RECORDS SUPPLIED:
──────────────────────────────
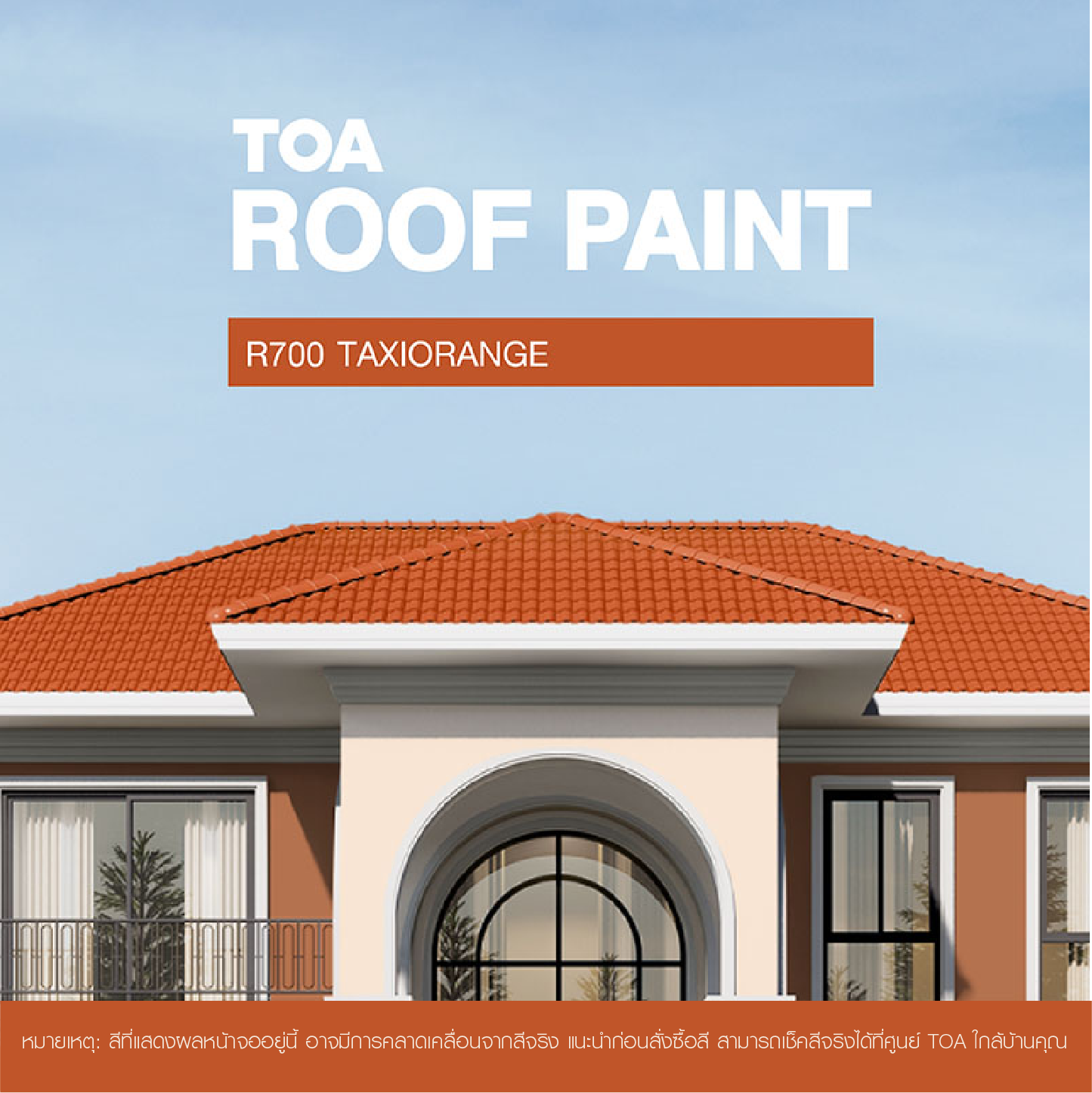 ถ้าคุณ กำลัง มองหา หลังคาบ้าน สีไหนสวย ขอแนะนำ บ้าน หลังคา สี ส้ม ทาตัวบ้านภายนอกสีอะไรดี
──────────────────────────────
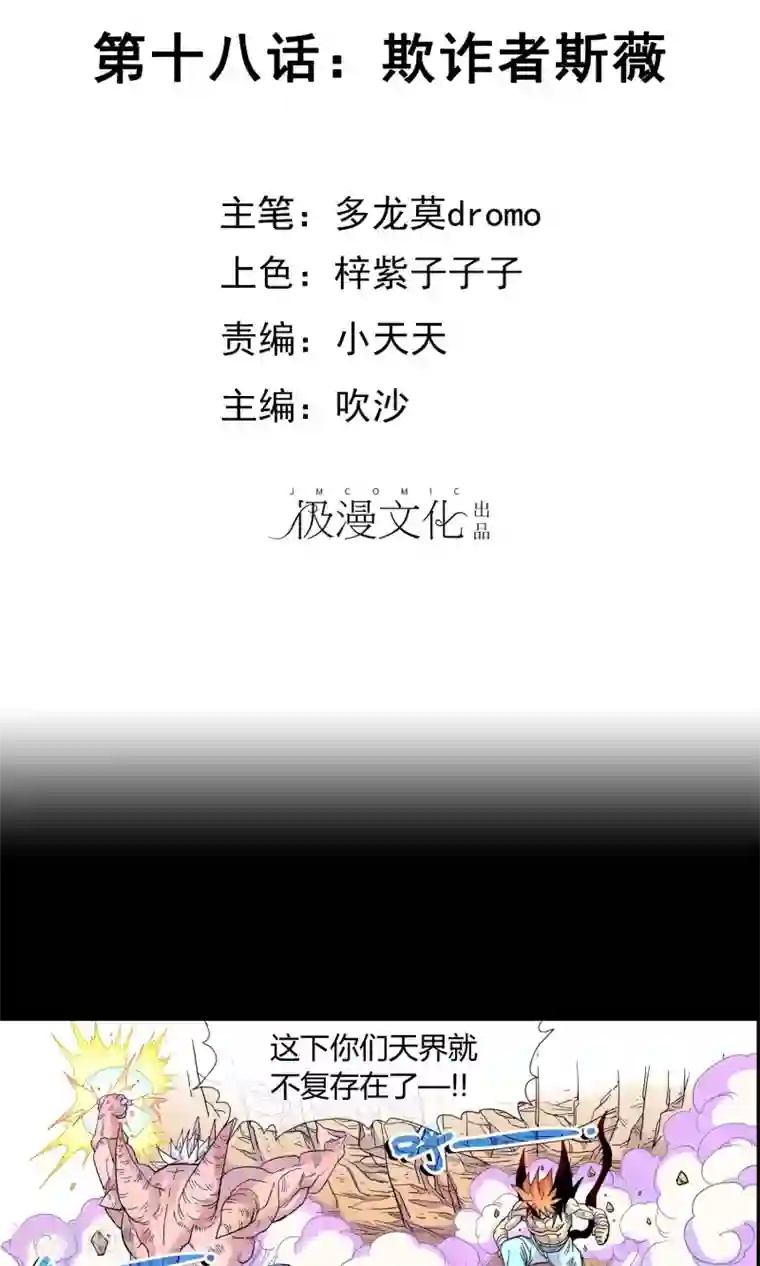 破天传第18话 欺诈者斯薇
──────────────────────────────
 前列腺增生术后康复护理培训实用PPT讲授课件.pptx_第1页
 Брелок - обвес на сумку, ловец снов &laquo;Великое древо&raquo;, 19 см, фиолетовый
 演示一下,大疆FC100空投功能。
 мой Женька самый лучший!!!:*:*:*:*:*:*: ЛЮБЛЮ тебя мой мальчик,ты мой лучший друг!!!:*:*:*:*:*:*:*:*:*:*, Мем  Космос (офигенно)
──────────────────────────────
TASK STATEMENT:
From the records above, repeat exactly the lines from the one with "演示一下,大疆FC100空投功能。" through the one with "мой Женька самый", both included.

OUTPUT OF THE EXERCISE:
 演示一下,大疆FC100空投功能。
 мой Женька самый лучший!!!:*:*:*:*:*:*: ЛЮБЛЮ тебя мой мальчик,ты мой лучший друг!!!:*:*:*:*:*:*:*:*:*:*, Мем  Космос (офигенно)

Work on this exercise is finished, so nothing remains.